• [Exercise]
Check each line of the records for "prepared"; collect those that have it.

• [Input records]
____________

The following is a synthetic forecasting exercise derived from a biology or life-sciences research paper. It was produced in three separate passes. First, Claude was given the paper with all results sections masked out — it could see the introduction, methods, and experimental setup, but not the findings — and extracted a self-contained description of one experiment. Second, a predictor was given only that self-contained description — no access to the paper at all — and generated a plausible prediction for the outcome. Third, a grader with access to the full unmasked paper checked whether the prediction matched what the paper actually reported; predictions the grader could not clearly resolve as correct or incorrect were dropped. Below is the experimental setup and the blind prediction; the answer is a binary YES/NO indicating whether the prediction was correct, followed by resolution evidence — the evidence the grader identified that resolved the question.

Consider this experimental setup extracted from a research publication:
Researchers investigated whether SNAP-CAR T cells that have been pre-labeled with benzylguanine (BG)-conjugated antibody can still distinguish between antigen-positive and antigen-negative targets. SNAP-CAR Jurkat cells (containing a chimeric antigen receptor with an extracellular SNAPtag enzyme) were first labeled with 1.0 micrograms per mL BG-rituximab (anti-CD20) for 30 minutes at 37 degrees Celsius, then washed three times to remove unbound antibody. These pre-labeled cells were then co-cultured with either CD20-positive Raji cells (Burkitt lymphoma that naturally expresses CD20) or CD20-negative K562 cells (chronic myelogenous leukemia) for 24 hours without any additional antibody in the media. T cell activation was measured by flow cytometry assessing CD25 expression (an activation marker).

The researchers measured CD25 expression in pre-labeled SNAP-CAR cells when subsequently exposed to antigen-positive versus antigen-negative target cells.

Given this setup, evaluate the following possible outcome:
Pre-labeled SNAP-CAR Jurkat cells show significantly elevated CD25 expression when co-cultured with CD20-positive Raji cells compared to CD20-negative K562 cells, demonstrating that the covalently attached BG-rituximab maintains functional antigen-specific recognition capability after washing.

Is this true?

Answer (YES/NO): YES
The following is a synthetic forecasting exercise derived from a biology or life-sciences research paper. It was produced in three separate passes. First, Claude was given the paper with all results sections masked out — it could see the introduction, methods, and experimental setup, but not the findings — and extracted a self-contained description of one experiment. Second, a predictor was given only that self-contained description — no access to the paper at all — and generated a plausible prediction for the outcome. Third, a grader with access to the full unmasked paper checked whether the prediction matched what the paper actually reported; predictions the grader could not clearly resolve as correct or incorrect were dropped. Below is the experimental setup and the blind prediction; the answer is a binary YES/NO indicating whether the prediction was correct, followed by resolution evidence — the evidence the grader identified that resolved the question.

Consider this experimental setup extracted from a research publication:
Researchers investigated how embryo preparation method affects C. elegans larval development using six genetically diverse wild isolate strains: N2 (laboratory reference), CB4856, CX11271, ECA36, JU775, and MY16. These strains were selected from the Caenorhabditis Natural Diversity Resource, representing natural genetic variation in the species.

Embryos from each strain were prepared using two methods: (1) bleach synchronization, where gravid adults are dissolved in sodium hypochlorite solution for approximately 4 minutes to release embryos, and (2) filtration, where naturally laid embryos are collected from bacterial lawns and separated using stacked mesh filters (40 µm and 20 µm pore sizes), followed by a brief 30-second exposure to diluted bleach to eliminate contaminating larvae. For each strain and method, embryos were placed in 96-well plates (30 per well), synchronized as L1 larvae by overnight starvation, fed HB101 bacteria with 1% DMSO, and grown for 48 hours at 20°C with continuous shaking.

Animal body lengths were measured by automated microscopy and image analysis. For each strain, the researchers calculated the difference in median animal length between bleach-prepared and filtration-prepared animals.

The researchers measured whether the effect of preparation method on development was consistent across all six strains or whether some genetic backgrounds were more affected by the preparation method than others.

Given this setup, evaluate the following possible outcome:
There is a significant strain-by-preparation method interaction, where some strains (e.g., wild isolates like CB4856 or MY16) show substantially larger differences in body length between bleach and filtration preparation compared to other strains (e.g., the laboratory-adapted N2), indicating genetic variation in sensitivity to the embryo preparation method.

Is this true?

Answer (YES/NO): NO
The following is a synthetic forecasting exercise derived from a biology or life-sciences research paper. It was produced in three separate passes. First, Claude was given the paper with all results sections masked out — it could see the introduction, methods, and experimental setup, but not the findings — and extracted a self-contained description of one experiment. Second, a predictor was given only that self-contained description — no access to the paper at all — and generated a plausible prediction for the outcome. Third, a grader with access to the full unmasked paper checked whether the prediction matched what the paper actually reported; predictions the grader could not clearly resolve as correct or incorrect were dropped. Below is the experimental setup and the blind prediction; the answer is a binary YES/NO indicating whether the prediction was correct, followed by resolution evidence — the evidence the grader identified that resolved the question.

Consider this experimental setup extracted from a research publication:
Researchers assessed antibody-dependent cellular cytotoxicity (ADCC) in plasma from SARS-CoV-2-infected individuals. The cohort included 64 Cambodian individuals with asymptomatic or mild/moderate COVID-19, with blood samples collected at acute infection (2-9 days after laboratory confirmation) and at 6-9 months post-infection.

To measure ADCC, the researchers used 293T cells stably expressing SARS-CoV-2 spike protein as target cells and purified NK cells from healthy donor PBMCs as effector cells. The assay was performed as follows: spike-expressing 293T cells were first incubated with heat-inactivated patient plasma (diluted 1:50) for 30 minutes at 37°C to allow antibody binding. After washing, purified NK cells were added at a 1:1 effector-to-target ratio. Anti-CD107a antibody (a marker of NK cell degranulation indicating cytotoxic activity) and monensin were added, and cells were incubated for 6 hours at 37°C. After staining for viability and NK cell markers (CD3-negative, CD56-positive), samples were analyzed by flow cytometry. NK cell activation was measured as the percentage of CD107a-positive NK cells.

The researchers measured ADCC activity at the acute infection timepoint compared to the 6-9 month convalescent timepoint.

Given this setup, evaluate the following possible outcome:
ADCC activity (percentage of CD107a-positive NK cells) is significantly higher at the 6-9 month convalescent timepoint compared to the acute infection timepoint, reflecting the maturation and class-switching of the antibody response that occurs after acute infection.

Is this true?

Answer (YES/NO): NO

____________

• [Answer space]
Embryos from each strain were prepared using two methods: (1) bleach synchronization, where gravid adults are dissolved in sodium hypochlorite solution for approximately 4 minutes to release embryos, and (2) filtration, where naturally laid embryos are collected from bacterial lawns and separated using stacked mesh filters (40 µm and 20 µm pore sizes), followed by a brief 30-second exposure to diluted bleach to eliminate contaminating larvae. For each strain and method, embryos were placed in 96-well plates (30 per well), synchronized as L1 larvae by overnight starvation, fed HB101 bacteria with 1% DMSO, and grown for 48 hours at 20°C with continuous shaking.
Animal body lengths were measured by automated microscopy and image analysis. For each strain, the researchers calculated the difference in median animal length between bleach-prepared and filtration-prepared animals.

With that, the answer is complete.